六…七…いや、今年でもう八歳になるんだった!
本によると、十歳になると、「教会」というところで「授業」を受けるらしい。「教会」には、自分と同じ年頃の子供たちがたくさんいて、「友達」もできるかもしれないって!
外出を禁じているパパとママが、自分を「授業」に行かせてくれるだろうか? でも、行けても行けなくても、自分はもう十分幸せだ!
パパ、ママ、食べ物、小屋、火、ケーキ、それに花! もう何も足りないものなんてない!
「がちゃっ――。」部屋のドアが開き、母がにっこり笑いながら顔をのぞかせた。
「染染、パパとママがケーキを買いに出かけるね。一人で家にいて退屈だったら、先に寝て私たちが帰るのを待っててね」
小墨染は力いっぱいうなずいた。
今のままが続けば、自分が、一番幸せな子供なんだ。
★★★
窓の外で、風がびゅうびゅう吹き荒れ、白い粒が交じり合って目の前を次々と通り過ぎていく。
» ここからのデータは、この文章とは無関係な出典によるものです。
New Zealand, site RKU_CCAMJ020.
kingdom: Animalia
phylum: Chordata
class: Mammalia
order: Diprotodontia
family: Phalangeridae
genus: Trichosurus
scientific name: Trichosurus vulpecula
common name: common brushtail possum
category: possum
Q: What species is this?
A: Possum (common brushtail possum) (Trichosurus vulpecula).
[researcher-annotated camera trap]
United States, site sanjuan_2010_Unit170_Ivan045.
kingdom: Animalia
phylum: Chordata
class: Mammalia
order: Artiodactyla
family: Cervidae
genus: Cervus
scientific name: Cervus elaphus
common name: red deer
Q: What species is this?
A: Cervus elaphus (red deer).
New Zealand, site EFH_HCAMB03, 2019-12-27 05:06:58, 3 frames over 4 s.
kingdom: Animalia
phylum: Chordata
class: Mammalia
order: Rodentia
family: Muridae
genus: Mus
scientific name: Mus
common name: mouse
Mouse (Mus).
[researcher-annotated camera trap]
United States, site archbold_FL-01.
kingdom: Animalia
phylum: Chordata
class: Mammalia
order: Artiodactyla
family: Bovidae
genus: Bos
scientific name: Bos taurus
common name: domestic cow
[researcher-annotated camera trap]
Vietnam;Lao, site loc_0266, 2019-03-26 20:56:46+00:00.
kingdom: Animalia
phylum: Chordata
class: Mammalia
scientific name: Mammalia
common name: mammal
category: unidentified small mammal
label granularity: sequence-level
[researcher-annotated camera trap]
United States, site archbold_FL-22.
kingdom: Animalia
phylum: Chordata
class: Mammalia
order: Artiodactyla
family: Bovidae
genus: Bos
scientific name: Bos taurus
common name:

今日は風が強いようだ。道理で、普段より少し寒く感じるはずだ。
一日中暗いままだったが、今はもう「闇夜」の時間帯になっているはずなのに、なぜか今の方が、かえってもっと明るく感じるのだろう…?
違う、どこかおかしい気がする。
匂い、変な匂いがする。
暖かい匂い…鼻を刺す匂い…
火の匂い…?
幼い即墨染には「火事」という概念がよくわからなかった。彼女が知っていたのは、火が最も神聖なものであり、闇を追い払い、光を撒き散らし、暖かさをもたらすものだということだけだった。
だが、火は、同じくらい危険でもあった。
家に忍び込んだ魔鼠がリビングの石油ランプを倒したのか、あるいは何か普通の偶然が重なったのか、ほんの一筋の束縛を逃れた火花が、小墨染の部屋の外の広間で、静かに広がり始めた。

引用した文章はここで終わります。